Overwhelm
Sitting in her minivan in the grocery store parking lot, she felt anchored to the drivers seat. She knew she had to muster the will to go inside. Her to-do list has no bottom. But right now? She was just going to sit there, all alone in deafening but glorious silence. How long could I sit here, she wondered, without rousing suspicion about what’s taking her so long to get back home.
Meanwhile, her otherwise capable husband is probably overwhelmed. The kids are probably bickering. Everyone is probably getting hungry. His patience is wearing thin. She knows she will return to a house probably tense with unmet expectations.
She will probably hear, “I’m hungry,” before she even gets the first load of grocery bags into the house. It usually takes 4 trips from the van to the house to unload the volume of food it takes to feed this family.
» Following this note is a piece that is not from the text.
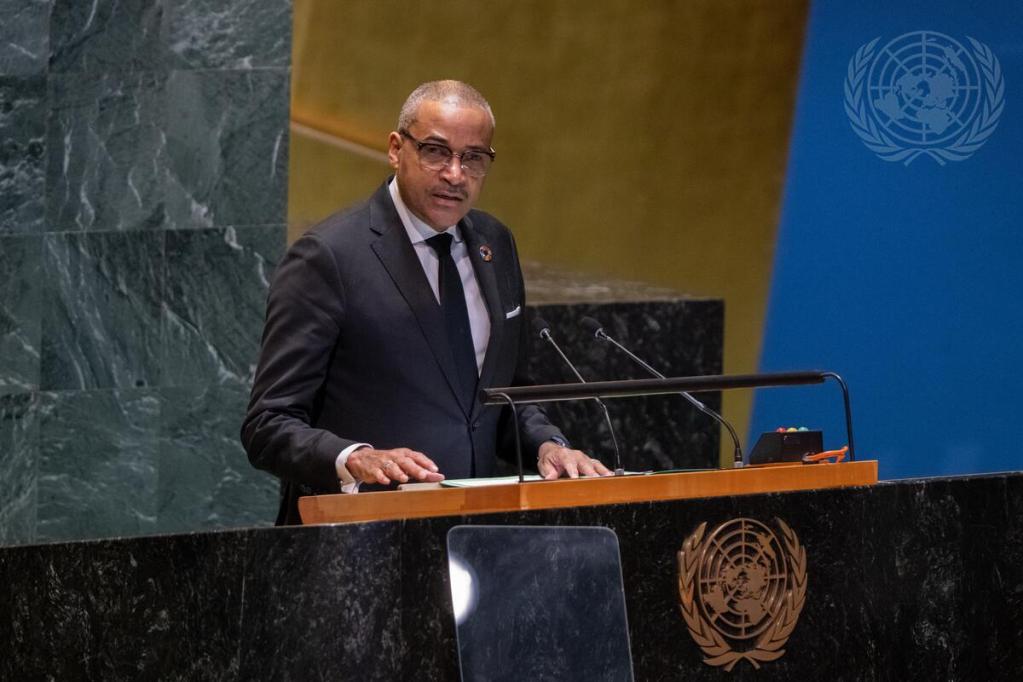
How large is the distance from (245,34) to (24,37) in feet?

When she was younger, she had romantic ideas about what motherhood would look like. This isn’t that. No one sees past the Pampers commercials, with quiet, sleeping, sweet smelling babies, when they pine for those two pink lines. Before you actually have kids, when the babies are abstract achievements to mark progress in adulting, you fantasize about adorable onesies with funny sayings and becoming the kind of mom who makes her own organic baby food. There are so many accessories for new moms. Where are the fun accessories for moms of kids old enough to talk to back but young enough to still want hugs?
She felt like an asshole. She wanted this life, hadn’t she? She wanted the husband and the kids and even the minivan. She got all of it. And now, she just needed a break. This grocery store parking lot, with the warmth of the sun permeating through the windshield, is the only break she’ll get today, until the kids are in bed for the night.